The smelters with a total production capacity of about 10,000 tonnes per month have committed to trade Serumpun Tin contracts at the Jakarta Futures Exchange and have yet to receive trading permits, Hidayat Arsani, president of the Indonesian Tin Mining Association, said today. The independent smelters accounted for about 70 percent of the country’s shipments last year, according to trade ministry data.
The stoppage follows Indonesian rules requiring ingots for export to be traded locally from Aug. 30 and higher purity standards. Five producers out of a total of 47 in the country, including the biggest PT Timah, have started trading physical tin contracts on the rival Indonesia Commodity and Derivatives Exchange.
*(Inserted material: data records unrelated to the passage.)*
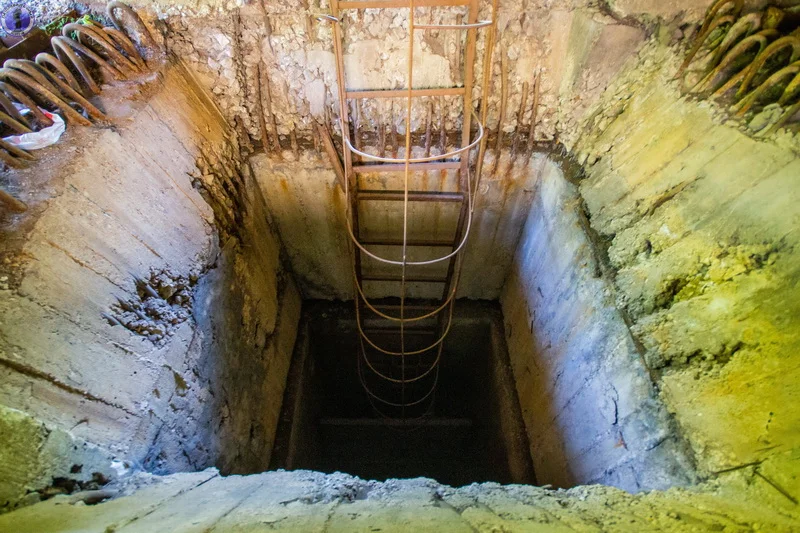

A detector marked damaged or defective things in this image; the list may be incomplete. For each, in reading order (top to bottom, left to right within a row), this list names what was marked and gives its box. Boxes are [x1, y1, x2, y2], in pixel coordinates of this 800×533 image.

rusty metal ladder [318, 0, 494, 420]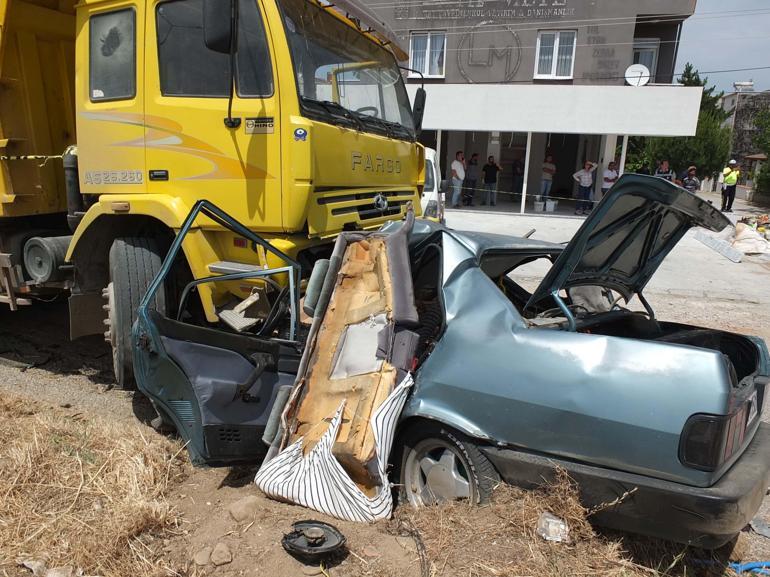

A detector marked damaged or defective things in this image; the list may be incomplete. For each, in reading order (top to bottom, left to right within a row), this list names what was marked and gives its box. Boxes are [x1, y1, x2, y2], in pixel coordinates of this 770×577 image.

wrecked blue car [135, 173, 764, 548]
crushed car body [134, 173, 768, 548]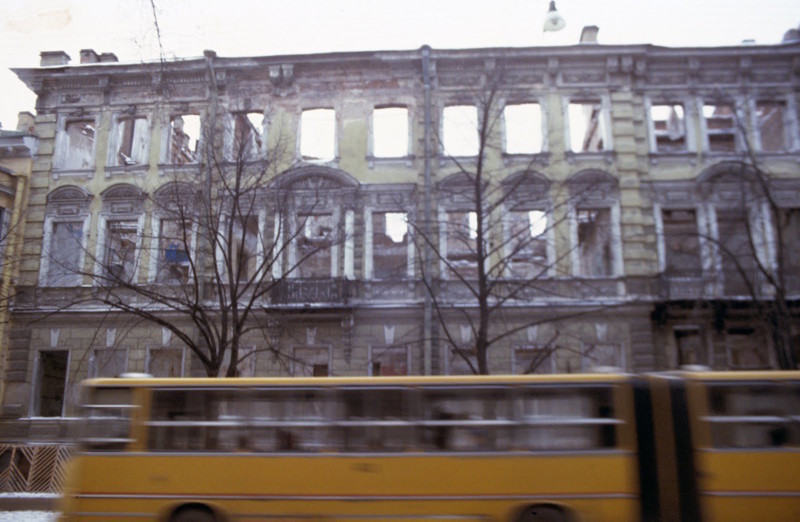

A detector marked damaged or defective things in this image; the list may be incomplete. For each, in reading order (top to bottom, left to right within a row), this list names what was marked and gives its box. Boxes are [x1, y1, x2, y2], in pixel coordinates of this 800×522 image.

broken window [56, 119, 95, 169]
broken window [111, 116, 148, 165]
broken window [167, 114, 200, 164]
broken window [231, 113, 266, 160]
broken window [302, 108, 336, 160]
broken window [374, 104, 410, 155]
broken window [440, 104, 478, 155]
broken window [506, 102, 544, 153]
broken window [568, 100, 608, 152]
broken window [648, 103, 688, 151]
broken window [708, 103, 736, 151]
broken window [760, 100, 792, 150]
broken window [46, 219, 84, 284]
broken window [104, 218, 139, 280]
broken window [158, 217, 192, 282]
broken window [230, 214, 258, 282]
broken window [296, 212, 334, 278]
broken window [368, 211, 406, 278]
broken window [444, 209, 476, 278]
broken window [510, 209, 548, 278]
broken window [576, 208, 612, 276]
broken window [664, 207, 700, 274]
broken window [720, 207, 756, 296]
broken window [36, 352, 68, 416]
broken window [90, 348, 127, 376]
broken window [147, 348, 184, 376]
broken window [294, 346, 332, 374]
broken window [368, 346, 410, 374]
broken window [516, 348, 552, 372]
broken window [676, 328, 708, 364]
broken window [724, 328, 768, 368]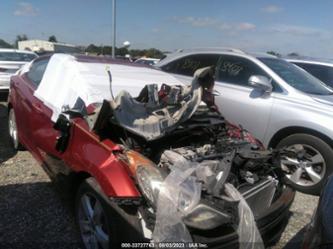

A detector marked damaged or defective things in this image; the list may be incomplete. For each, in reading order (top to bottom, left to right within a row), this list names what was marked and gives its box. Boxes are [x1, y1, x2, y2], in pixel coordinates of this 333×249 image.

severely damaged car [7, 54, 294, 249]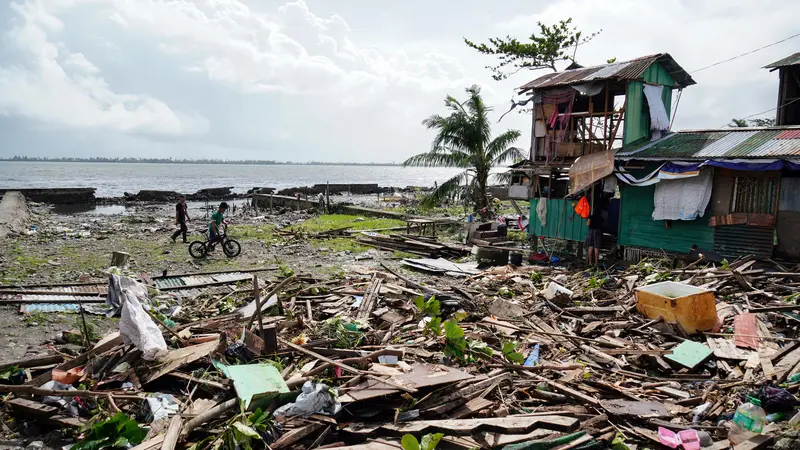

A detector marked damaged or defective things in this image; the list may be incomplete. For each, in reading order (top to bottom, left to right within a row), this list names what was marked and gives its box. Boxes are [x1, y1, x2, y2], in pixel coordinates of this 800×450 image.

rusty metal roofing [520, 53, 692, 91]
rusty metal roofing [764, 51, 800, 69]
damaged house [516, 51, 800, 262]
rusty metal roofing [620, 126, 800, 160]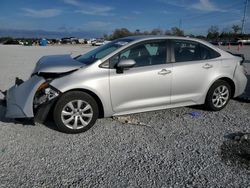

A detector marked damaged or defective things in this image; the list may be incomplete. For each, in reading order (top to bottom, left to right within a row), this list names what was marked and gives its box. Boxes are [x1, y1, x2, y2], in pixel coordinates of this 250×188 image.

crumpled front fender [5, 75, 45, 117]
detached front bumper [5, 75, 45, 118]
broken headlight [33, 82, 60, 108]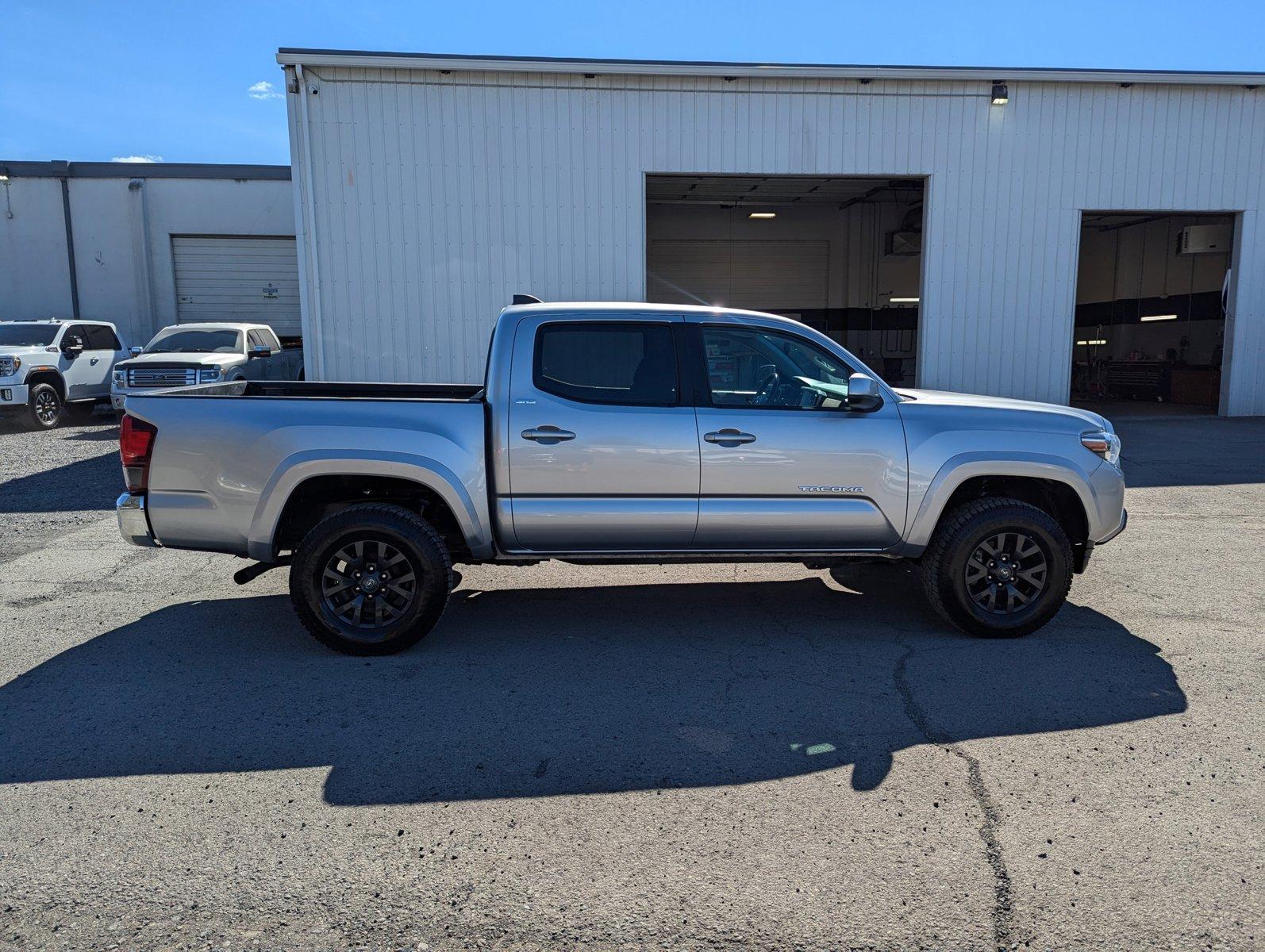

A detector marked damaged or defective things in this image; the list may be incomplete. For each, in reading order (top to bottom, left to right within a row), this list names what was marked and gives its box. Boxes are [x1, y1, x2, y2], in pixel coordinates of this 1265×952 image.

asphalt crack [889, 644, 1016, 946]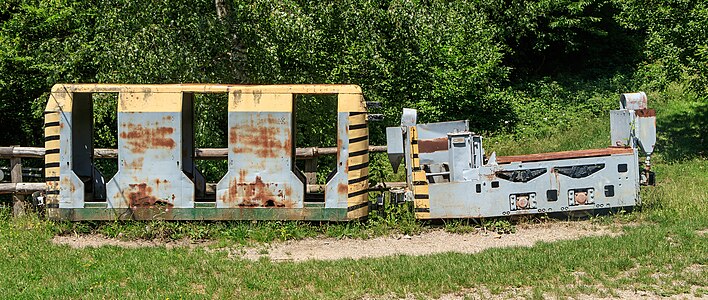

“This is really bad, when some smelters have invested money to meet the purity standard, now they still cannot export,” Arsani said by phone from Bangka island, the country’s main producing area. The smelters will wait up to 45 days for the permits and if they are rejected will take the case to court, Arsani said.
Tin for delivery in three months fell 0.4 percent to $21,150 a ton on the London Metal Exchange by 6:02 p.m. Jakarta time. The metal, used in soldering and packaging, has risen 5.9 percent since July 1, when the higher Indonesian purity standards came into effect and led to a slump in exports.
The Jakarta Futures Exchange submitted a permit application to the Commodity Futures Trading Regulatory Agency on Aug. 20, Director M. Bihar Sakti Wibowo told reporters in Jakarta. The smelters will meet tomorrow in Bangka, the country’s main tin producing area, to discuss the matter, said Tjahyono Mukmin, the president director of the Serumpun Tin board. Eighteen smelters have registered as members to trade tin, out of the 30 had earlier agreed to do so, said Mukmin.
“We are studying their application,” Sutiono Edi, head of the Commodity Futures Trading Regulatory Agency, told reporters in Jakarta today. “We need to evaluate the current contracts first before we can continue with another. We want to have one price reference, we don’t want to confuse the market by having two markets.”
Indonesian smelters are backing local exchanges to try to establish an alternative to the benchmark on the London Metal Exchange.
“If we really have to, we can stop exports while waiting for the permit for as long as 3 months,” Mukmin said.